## TASKS AND EXERCISES
• a. In the DeepStream configuration text, what is the default value of the `topk` parameter?
• b. Extend the DeepStream configuration text, picking up right after its final sentence.

## ARTICLE
════════════════════

Enabling Transporter (or other filtered) detection. Class 4 (Transporter) is filtered out by default because SV3DT models each object as a vertical cylinder and assumes the top of the cylinder (the object’s “head”) is visible (see the Single-View 3D Tracking section in the Gst-nvtracker documentation). Payloads on top of transporters typically occlude that head, degrading SV3DT’s 3D foot-location estimate and MV3DT cross-camera fusion. If you still want to enable Transporter detection and tracking, remove 4 from filter-out-class-ids and ensure every per-camera camInfo/<sensor_id>.yml file has a classID: 4 entry in its modelInfo block. The same procedure applies to other filtered classes such as Pallet (class 6).

Input/Output Properties#

Parameter	Description	Default Value
`net-scale-factor`	Scaling factor for preprocessing (1/255)	`0.00392156862745098`
`model-color-format`	Input color format (0=RGB, 1=BGR)	`0`
`infer-dims`	Input dimensions (C;H;W)	`3;640;640`
`maintain-aspect-ratio`	Maintain aspect ratio during preprocessing	`1`
`offsets`	Mean subtraction offsets for preprocessing	`0;0;0`
`output-tensor-meta`	Enable output tensor metadata	`1`
`output-blob-names`	Names of output tensors from the model	`pred_boxes;pred_logits`

Detection and Filtering Properties#

Parameter	Description	Default Value
`pre-cluster-threshold`	Detection confidence threshold	`0.5`
`topk`	Maximum number of top detections to keep per class	`20`
`parse-bbox-func-name`	Custom bounding box parsing function	`NvDsInferParseCustomRTDETRTAO`
`custom-lib-path`	Path to custom parsing library	`/opt/nvidia/deepstream/deepstream/lib/libnvds_infercustomparser.so`

DeepStream Configuration File#

The DeepStream main configuration file (ds-main-config-mv3dt.txt) builds on the DeepStream test5 application configuration and provides essential settings for the overall pipeline. This file controls various aspects of the application, including source configuration, stream multiplexing, message broker settings, and visualization parameters.

Key Configuration Sections#

Section	Purpose
`[application]`	Controls performance measurement settings and global application parameters
`[source-list]`	Defines input sources (RTSP streams), sensor IDs, and source management settings
`[source-attr-all]`	Configures source attributes like latency handling and reconnection parameters
`[streammux]`	Sets stream multiplexer parameters for batch processing and timestamp handling
`[sink0]` to `[sink3]`	Configures various output sinks (visualization, messaging, file output)
`[primary-gie]`	Specifies the RT-DETR inference engine configuration
`[tracker]`	Configures the `NvMultiObjectTracker` plugin that hosts the MV3DT module

For a complete understanding of all configuration options, refer to the DeepStream SDK Documentation.

════════════════════

Spatial relation data
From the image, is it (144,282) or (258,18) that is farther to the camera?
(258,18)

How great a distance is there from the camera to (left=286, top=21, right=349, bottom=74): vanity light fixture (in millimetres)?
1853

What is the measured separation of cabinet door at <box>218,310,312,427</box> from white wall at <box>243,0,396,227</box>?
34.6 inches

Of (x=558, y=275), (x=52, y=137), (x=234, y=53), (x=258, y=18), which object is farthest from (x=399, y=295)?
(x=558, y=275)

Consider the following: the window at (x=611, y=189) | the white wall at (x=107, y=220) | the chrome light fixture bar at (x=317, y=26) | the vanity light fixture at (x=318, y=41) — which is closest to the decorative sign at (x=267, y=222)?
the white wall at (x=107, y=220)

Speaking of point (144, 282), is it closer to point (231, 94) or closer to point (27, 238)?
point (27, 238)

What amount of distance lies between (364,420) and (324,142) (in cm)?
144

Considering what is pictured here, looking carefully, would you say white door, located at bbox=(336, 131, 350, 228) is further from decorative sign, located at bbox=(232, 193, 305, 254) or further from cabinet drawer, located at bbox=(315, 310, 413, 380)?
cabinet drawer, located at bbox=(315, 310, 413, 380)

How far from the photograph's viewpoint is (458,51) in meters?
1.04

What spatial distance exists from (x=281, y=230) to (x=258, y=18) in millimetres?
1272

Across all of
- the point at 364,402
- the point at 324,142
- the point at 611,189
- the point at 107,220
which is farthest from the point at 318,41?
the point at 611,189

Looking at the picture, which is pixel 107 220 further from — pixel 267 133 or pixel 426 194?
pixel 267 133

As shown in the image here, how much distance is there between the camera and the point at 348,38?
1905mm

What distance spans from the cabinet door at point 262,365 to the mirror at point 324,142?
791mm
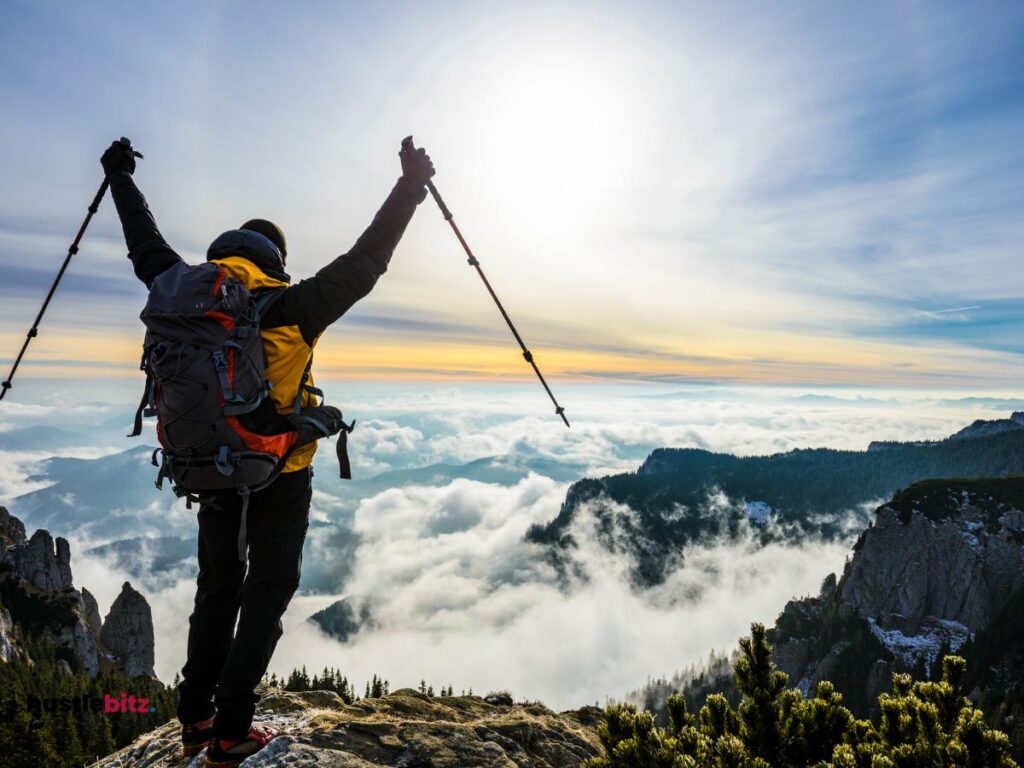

════════════════════

## EXERCISE ANSWERS
• a. 20

• b.
Tracker Configuration File#

The tracker configuration files configure the multi-camera tracking component that maintains a single global identity per target across the camera network. The tracker configuration consists of two files:

Tracker plugin configuration in ds-main-config-mv3dt.txt under the [tracker] section
Low-level tracker configuration in ds-mv3dt-tracker-config.yml

RT-DETR performs detection per frame, and the NvMultiObjectTracker low-level library associates detections across time within each camera and across overlapping cameras using the MV3DT module. For detailed information about the tracker plugin parameters, refer to the DeepStream Tracker Plugin Documentation. For detailed information about the MV3DT module, refer to the DeepStream MV3DT Documentation.

Tracker Plugin Configuration (in ds-main-config-mv3dt.txt)

Parameter	Description	Default Value
`enable`	Enable or disable tracker	`1`
`tracker-width`	Frame width at which tracking is performed	`1920`
`tracker-height`	Frame height at which tracking is performed	`1080`
`ll-lib-file`	Low-level tracker library	`/opt/nvidia/deepstream/deepstream/lib/libnvds_nvmultiobjecttracker.so`
`ll-config-file`	Low-level MV3DT tracker configuration file	`ds-mv3dt-tracker-config.yml`
`gpu-id`	GPU ID to use for tracking	`0`
`display-tracking-id`	Display tracking ID in visualizations	`1`

Low-Level Tracker Configuration (ds-mv3dt-tracker-config.yml)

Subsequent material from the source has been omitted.